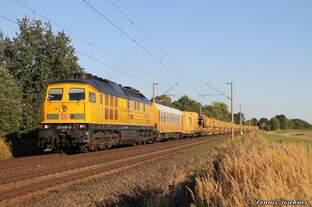 233 493-6 DB mit langem Bauzug bei Woltorf am 30.08.2016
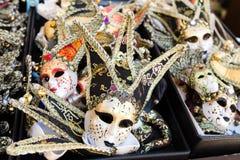 Несколько венецианских маск проданных в рынке Стоковые Изображения RF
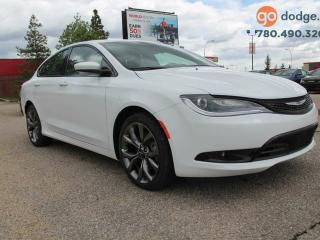 Used 2016 Chrysler 200 S / PANORAMIC SUNROOF / REAR BACK UP CAMERA for sale in Edmonton, AB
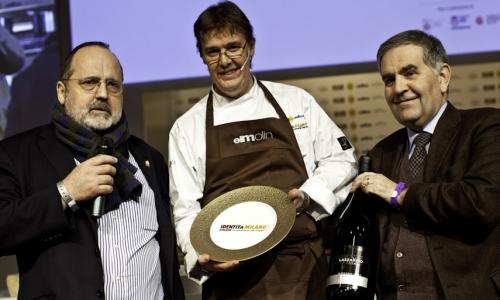 <p><b>Giovanni Minetti</b>, direttore generale di <i>Fontanafredda - Mirafiore</i>, premia Alessandro Gilmozzi</p>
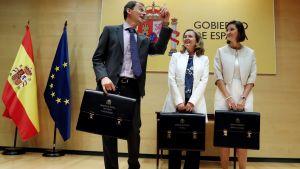 Vetenskaps-, innovations- och universitetsministern  Pedro Duque,  ekonomiminister Nadia Calvino  och industriminister Reyes Maroto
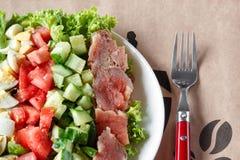 Cobb sallad - traditionell amerikansk mat, hurtigt mål av lax-, ägg-, gurka-, avokado- och grönsallatsidor med senapsgult dressin royaltyfri fotografi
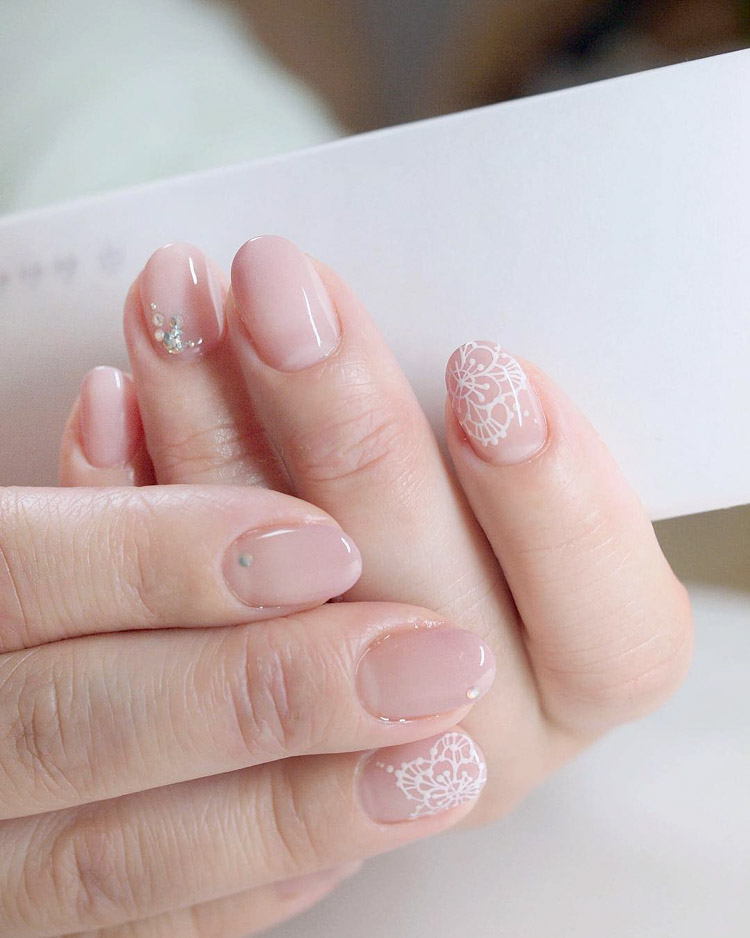 35 nail art designs for your wedding hong kong wedding blog for a classic look here are some elegant styles with dainty details that will make your nails look extra feminine prinsesfo Images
= = =
_Problem to solve_
The required output is the exact run of lines from the start of the records through the line containing "<p><b>Giovanni Minetti</b>, direttore", both ends included, with no pictures.

_Your solution_
 233 493-6 DB mit langem Bauzug bei Woltorf am 30.08.2016
 Несколько венецианских маск проданных в рынке Стоковые Изображения RF
 Used 2016 Chrysler 200 S / PANORAMIC SUNROOF / REAR BACK UP CAMERA for sale in Edmonton, AB
 <p><b>Giovanni Minetti</b>, direttore generale di <i>Fontanafredda - Mirafiore</i>, premia Alessandro Gilmozzi</p>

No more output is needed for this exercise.